From mboxrd@z Thu Jan  1 00:00:00 1970
From: hch@lst.de (Christoph Hellwig)
Date: Tue, 29 May 2018 14:47:29 +0200
Subject: [PATCH 02/10] nvme: ANA transition timeout handling
In-Reply-To: <20180529101431.62271-3-hare@suse.de>
References: <20180529101431.62271-1-hare@suse.de>
 <20180529101431.62271-3-hare@suse.de>
Message-ID: <20180529124729.GC7376@lst.de>

> +	if (ns->anagrpid != le32_to_cpu(id->anagrpid)) {
> +		dev_warn(ctrl->device, "nsid %d ANA group id changed\n",
> +			 ns->head->ns_id);
> +		queue_delayed_work(nvme_wq, &ctrl->ana_work, 0);
> +	}

No need to queue any work if an anagrpid changed.  We'll automatically
index into the right group once it has changed.

> diff --git a/drivers/nvme/host/multipath.c b/drivers/nvme/host/multipath.c
> index 1a8791340862..2fcaf50d84e2 100644
> --- a/drivers/nvme/host/multipath.c
> +++ b/drivers/nvme/host/multipath.c
> @@ -69,6 +69,8 @@ void nvme_failover_req(struct request *req)
>  		 * entirely trivial..
>  		 */
>  		nvme_update_ana_state(ns, NVME_ANA_CHANGE);
> +		queue_delayed_work(nvme_wq, &ns->ctrl->ana_work,
> +				   ns->ctrl->anatt * HZ);

This doesn't make much sense.  Once we get the ana transitioning
status we should either retry the command up to ANATT or try another
path.  There is no point in scheduling a read of the log page after
ANATT, as we'll already get an AEN when that log page is ready.
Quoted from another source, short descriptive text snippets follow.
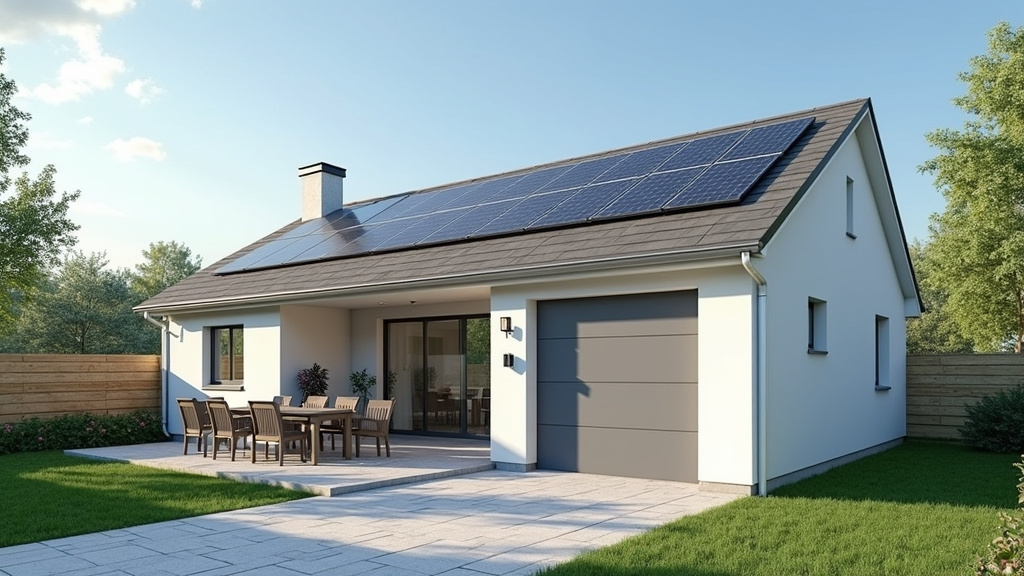 Borne Électrique La Roche-Jaudy : Installation & Aides 2025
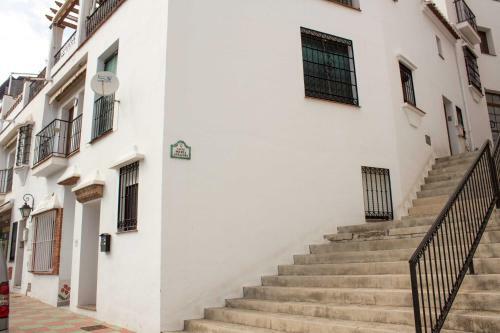 Apartamento Frigiliana Center
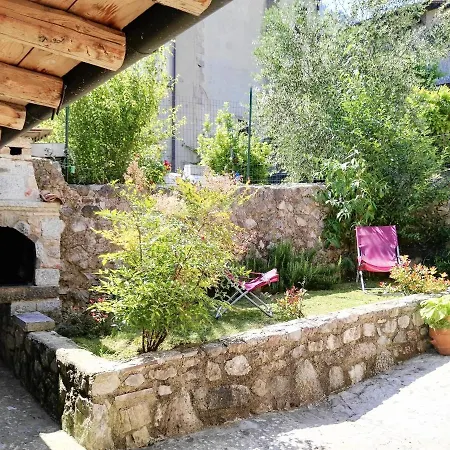 Casa Rita 3 - Di Garda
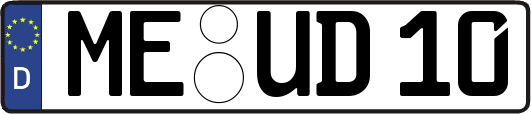 ME-UD10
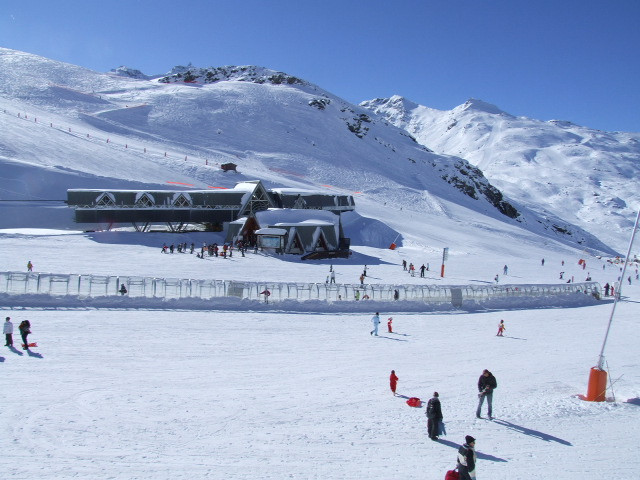 Val Thorens immobilier Val Thorens immobilier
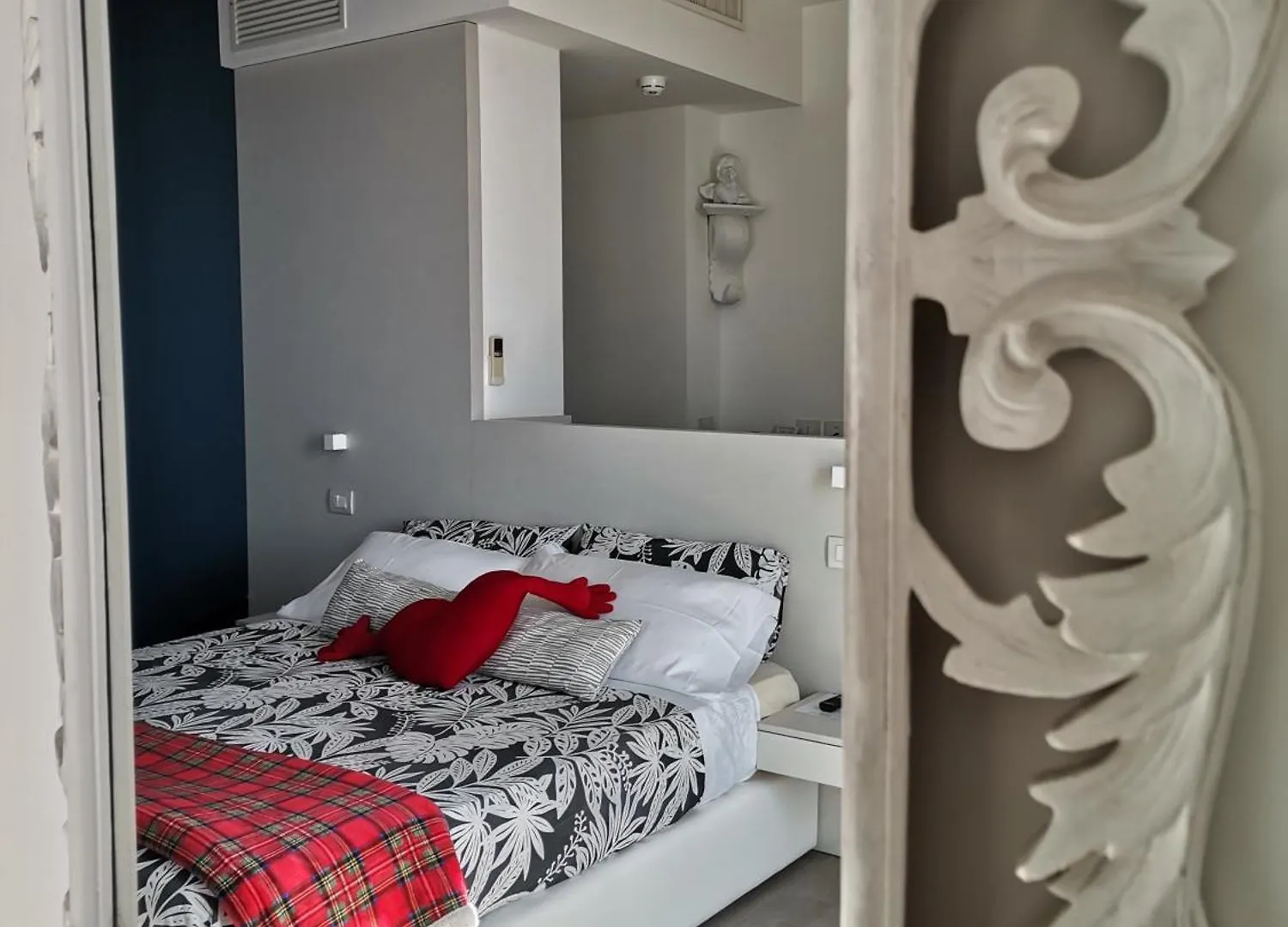 Hotel Madalu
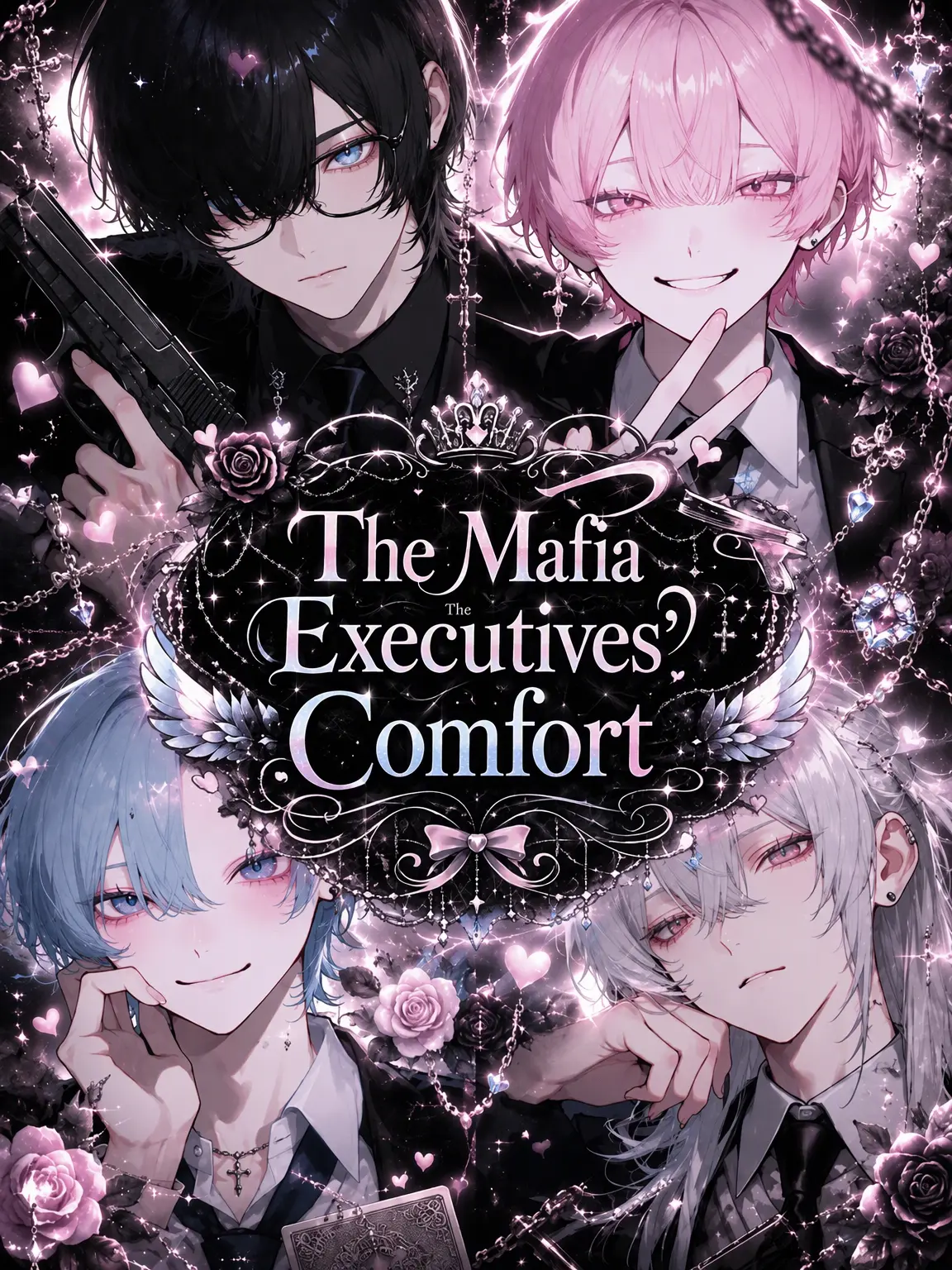 yucha_0525의 The Mafia's Emotional Support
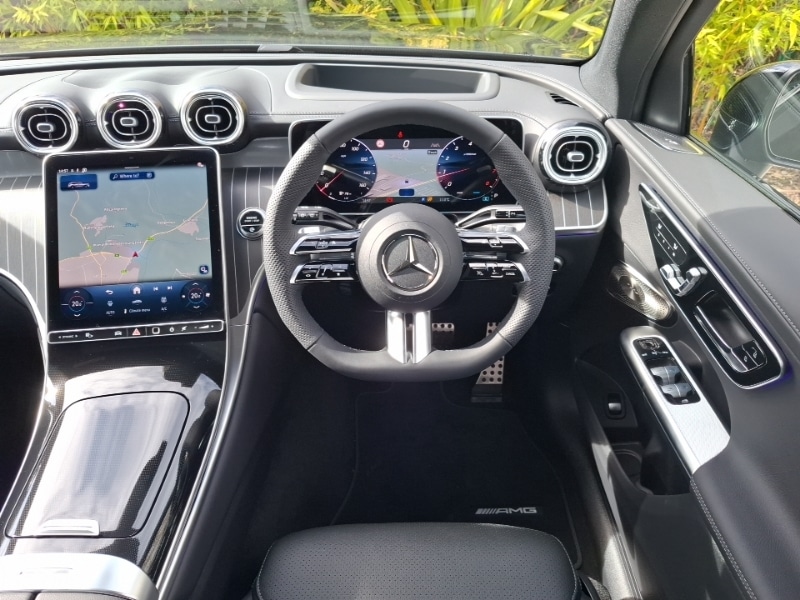 Used Mercedes-Benz GLC 2025 for sale - 78178629: Photo 7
> @@ -323,7 +325,7 @@ static int nvme_process_ana_log(struct nvme_ctrl *ctrl, bool groups_only)
>  			ctrl->ana_log_buf, ctrl->ana_log_size, 0);
>  	if (error) {
>  		dev_warn(ctrl->device, "Failed to get ANA log: %d\n", error);
> -		return error;
> +		return -EIO;
>  	}
>  
>  	for (i = 0; i < le16_to_cpu(ctrl->ana_log_buf->ngrps); i++) {
> @@ -345,6 +347,8 @@ static int nvme_process_ana_log(struct nvme_ctrl *ctrl, bool groups_only)
>  		dev_info(ctrl->device, "ANA group %d: %s.\n",
>  				grpid, nvme_ana_state_names[desc->state]);
>  		WRITE_ONCE(ctrl->ana_state[grpid], desc->state);
> +		if (desc->state == NVME_ANA_CHANGE)
> +			error = -EAGAIN;

Huh?  Why would be stop processing our log when we see a change state?
This looks extremely dubious to me, and does not match the changelog
either.

> +	if (!ctrl->ana_log_buf)
> +		return;

How would the log buf disappear?  Even if it does please does this
in a separate, documented patch.

> +	if (ctrl->state != NVME_CTRL_LIVE)
> +		return;

This looks sensible, but it should probably also check for ADMIN_LIVE
for completeness, and be a seprate, properly documented patch.

> +		/*
> +		 * In case of an I/O error just add a small delay to not hit
> +		 * the target too hard
> +		 */
> +		if (ret == -EIO)
> +			log_delay = msecs_to_jiffies(NVME_ANA_LOG_DELAY);
> +		queue_delayed_work(nvme_wq, &ctrl->ana_work, log_delay);

What is the rationale for this I/O error handling?  In NVMe over
Fabrics transport errors tear down the association, so I really
don't see why we should handle errors here.